REQUIRED WORK: Find the line containing "What is the camera-to-subject distance for pixel". Retype it and every later line of the records exactly, leaving out pictures.

Stored items from a collection:
■ ■ ■ ■ ■
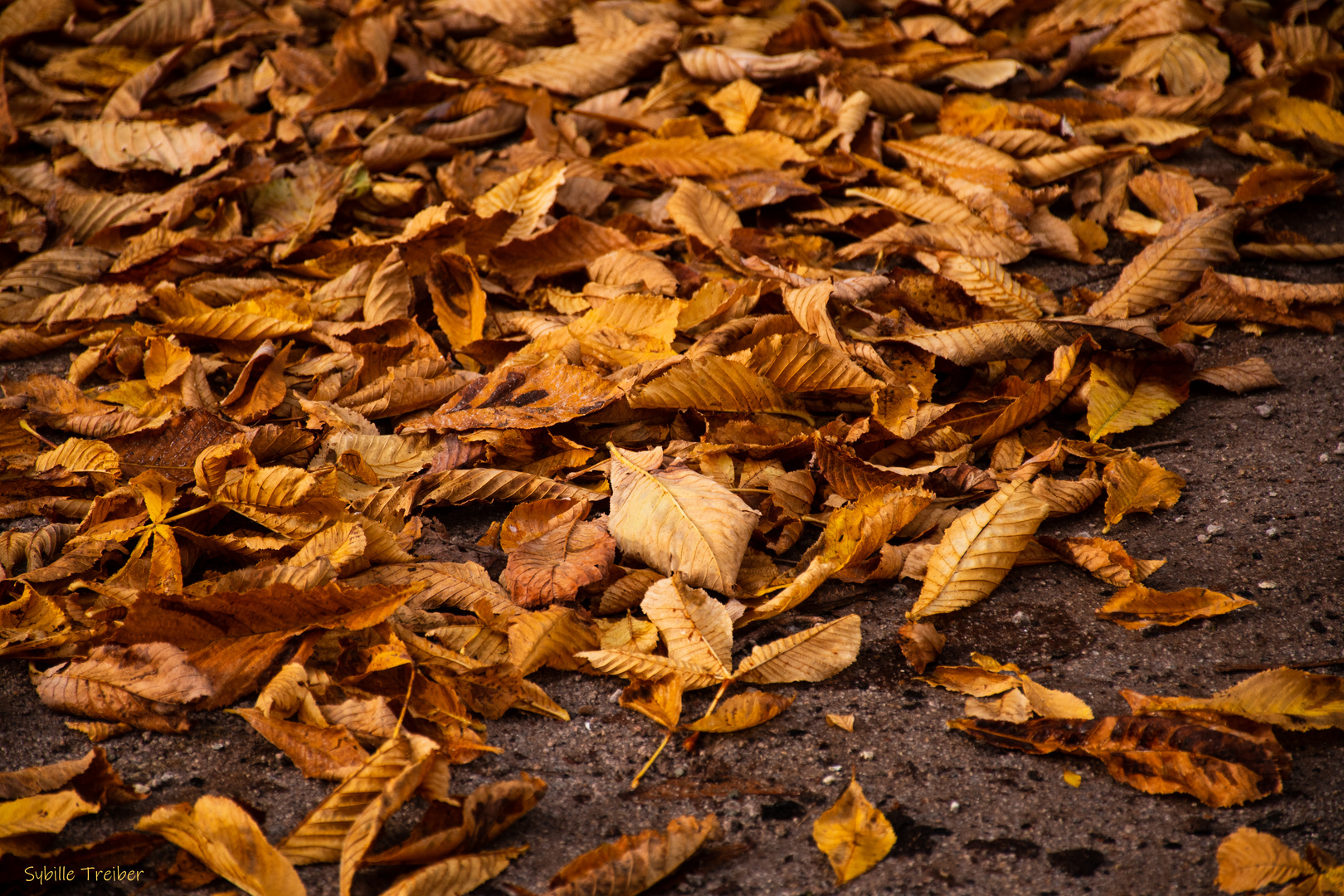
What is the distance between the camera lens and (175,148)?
2.73 m

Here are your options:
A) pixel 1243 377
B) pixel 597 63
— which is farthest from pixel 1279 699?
pixel 597 63

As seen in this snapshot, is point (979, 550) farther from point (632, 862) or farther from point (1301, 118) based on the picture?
point (1301, 118)

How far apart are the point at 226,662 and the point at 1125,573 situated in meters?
1.30

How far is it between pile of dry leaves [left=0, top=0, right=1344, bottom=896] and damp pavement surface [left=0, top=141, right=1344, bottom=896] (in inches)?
1.2

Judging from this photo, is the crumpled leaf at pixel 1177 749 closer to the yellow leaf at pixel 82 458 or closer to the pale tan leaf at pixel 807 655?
the pale tan leaf at pixel 807 655

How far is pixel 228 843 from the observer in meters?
1.11

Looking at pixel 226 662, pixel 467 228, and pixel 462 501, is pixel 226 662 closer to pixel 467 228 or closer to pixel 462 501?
pixel 462 501

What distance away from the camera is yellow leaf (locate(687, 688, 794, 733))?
130cm

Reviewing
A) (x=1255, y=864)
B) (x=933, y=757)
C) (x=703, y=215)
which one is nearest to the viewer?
(x=1255, y=864)

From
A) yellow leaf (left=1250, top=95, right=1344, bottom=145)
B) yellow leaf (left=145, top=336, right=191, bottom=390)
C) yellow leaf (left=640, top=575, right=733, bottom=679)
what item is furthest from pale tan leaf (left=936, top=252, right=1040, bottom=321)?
yellow leaf (left=145, top=336, right=191, bottom=390)

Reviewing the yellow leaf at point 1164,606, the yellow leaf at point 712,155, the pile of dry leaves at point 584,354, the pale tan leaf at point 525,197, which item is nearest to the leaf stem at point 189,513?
the pile of dry leaves at point 584,354

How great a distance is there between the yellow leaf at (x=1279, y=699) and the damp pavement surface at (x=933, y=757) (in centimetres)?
3

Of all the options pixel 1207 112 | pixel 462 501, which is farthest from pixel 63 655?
pixel 1207 112

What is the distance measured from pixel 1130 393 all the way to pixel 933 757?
3.16 feet
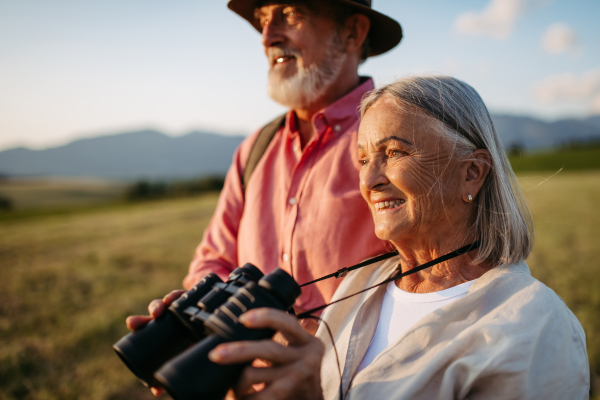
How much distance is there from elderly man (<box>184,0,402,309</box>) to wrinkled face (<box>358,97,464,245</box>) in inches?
19.5

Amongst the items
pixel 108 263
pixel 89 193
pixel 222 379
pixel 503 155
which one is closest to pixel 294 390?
pixel 222 379

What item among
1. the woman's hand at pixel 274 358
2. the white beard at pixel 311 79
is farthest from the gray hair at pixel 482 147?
the woman's hand at pixel 274 358

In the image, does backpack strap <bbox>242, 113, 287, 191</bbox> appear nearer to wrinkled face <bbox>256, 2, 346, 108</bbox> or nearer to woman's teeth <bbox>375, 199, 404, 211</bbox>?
wrinkled face <bbox>256, 2, 346, 108</bbox>

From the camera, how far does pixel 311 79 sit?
2.94m

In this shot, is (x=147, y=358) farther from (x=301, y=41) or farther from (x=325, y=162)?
(x=301, y=41)

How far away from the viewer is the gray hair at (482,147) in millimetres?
1979

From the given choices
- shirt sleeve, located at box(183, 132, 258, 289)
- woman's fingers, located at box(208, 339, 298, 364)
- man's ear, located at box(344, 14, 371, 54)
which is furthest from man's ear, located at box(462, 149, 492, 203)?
shirt sleeve, located at box(183, 132, 258, 289)

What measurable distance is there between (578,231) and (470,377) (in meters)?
11.9

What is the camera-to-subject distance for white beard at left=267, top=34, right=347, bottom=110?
2.94 metres

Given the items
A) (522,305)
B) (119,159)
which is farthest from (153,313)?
(119,159)

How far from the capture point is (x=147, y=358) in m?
1.67

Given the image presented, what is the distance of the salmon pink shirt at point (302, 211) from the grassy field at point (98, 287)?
1.14 metres

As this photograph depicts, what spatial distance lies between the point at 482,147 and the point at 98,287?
27.6 feet

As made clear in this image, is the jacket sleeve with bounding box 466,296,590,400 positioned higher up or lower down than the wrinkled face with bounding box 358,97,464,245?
lower down
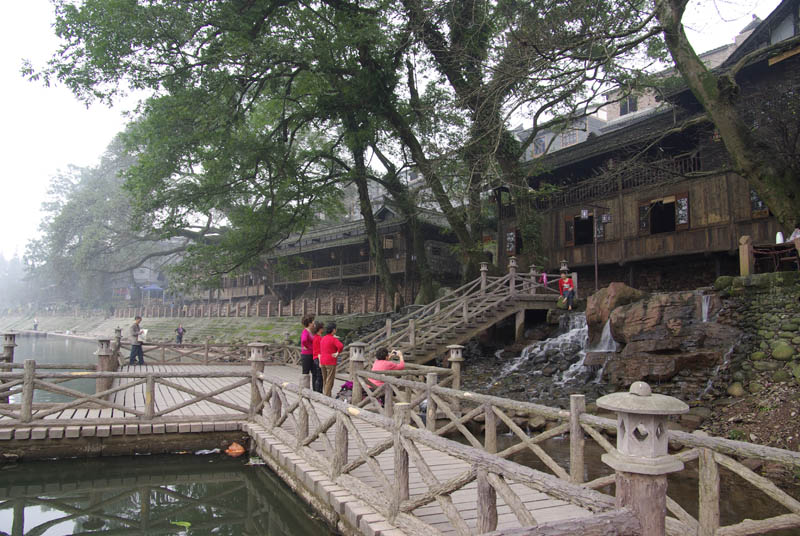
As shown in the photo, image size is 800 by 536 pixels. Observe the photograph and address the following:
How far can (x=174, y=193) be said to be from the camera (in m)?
20.0

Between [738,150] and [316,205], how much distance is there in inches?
771

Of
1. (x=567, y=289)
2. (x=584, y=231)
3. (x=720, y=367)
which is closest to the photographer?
(x=720, y=367)

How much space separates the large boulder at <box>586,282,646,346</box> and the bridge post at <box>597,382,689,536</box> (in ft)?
42.2

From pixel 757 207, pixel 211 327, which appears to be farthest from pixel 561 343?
pixel 211 327

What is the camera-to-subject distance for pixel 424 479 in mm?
4223

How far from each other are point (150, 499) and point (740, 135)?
42.8 feet

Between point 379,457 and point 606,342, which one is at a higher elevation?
point 606,342

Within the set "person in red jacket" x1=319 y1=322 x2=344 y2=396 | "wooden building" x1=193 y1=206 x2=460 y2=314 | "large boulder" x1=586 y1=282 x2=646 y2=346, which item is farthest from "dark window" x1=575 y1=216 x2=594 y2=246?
"person in red jacket" x1=319 y1=322 x2=344 y2=396

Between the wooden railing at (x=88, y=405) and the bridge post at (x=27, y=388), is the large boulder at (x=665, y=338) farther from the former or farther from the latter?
the bridge post at (x=27, y=388)

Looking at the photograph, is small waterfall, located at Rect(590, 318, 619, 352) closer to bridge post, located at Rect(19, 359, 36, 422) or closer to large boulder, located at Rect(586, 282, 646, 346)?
large boulder, located at Rect(586, 282, 646, 346)

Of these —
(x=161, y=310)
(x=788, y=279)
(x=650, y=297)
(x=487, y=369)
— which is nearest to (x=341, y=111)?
(x=487, y=369)

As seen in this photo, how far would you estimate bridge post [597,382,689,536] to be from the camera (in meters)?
2.68

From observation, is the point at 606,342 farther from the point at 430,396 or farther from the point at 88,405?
the point at 88,405

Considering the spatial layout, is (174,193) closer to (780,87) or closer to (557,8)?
(557,8)
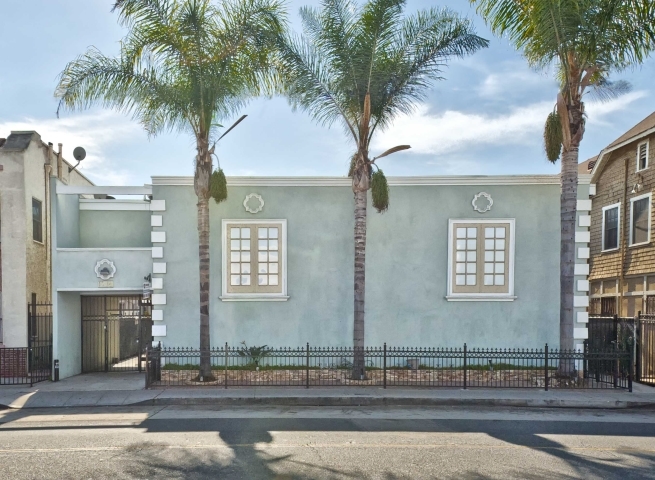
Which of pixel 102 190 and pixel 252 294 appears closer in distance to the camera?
pixel 102 190

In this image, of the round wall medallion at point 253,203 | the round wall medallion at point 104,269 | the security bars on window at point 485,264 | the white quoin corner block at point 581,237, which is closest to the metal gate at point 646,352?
■ ■ ■ ■ ■
TASK RESULT:
What is the camera-to-subject distance for pixel 424 479 in mm?
4223

How far from each other are point (150, 499) and point (740, 135)?
42.8 feet

Between point 379,457 and point 606,342, which one is at a higher elevation?
point 606,342

Within the set "person in red jacket" x1=319 y1=322 x2=344 y2=396 | "wooden building" x1=193 y1=206 x2=460 y2=314 | "large boulder" x1=586 y1=282 x2=646 y2=346, which item is farthest from "dark window" x1=575 y1=216 x2=594 y2=246?
"person in red jacket" x1=319 y1=322 x2=344 y2=396

Between the wooden railing at (x=88, y=405) and the bridge post at (x=27, y=388), is the large boulder at (x=665, y=338) farther from the former or farther from the latter?
the bridge post at (x=27, y=388)

Looking at the photograph, is small waterfall, located at Rect(590, 318, 619, 352) closer to bridge post, located at Rect(19, 359, 36, 422) or closer to large boulder, located at Rect(586, 282, 646, 346)?
large boulder, located at Rect(586, 282, 646, 346)

Of these —
(x=161, y=310)
(x=788, y=279)
(x=650, y=297)
(x=487, y=369)
— which is nearest to (x=341, y=111)?
(x=487, y=369)

As seen in this photo, how far would you estimate bridge post [597,382,689,536] to be from the camera (in meters)?
2.68

From observation, is the point at 606,342 farther from the point at 430,396 or farther from the point at 88,405?
the point at 88,405

Considering the spatial layout, is (174,193) closer to (780,87) or closer to (557,8)?
(557,8)
Which of pixel 102 190 and pixel 252 294 appears closer in distance to the camera?
pixel 102 190

In this image, of the round wall medallion at point 253,203 | the round wall medallion at point 104,269 | the security bars on window at point 485,264 | the white quoin corner block at point 581,237, which is closest to the metal gate at point 646,352?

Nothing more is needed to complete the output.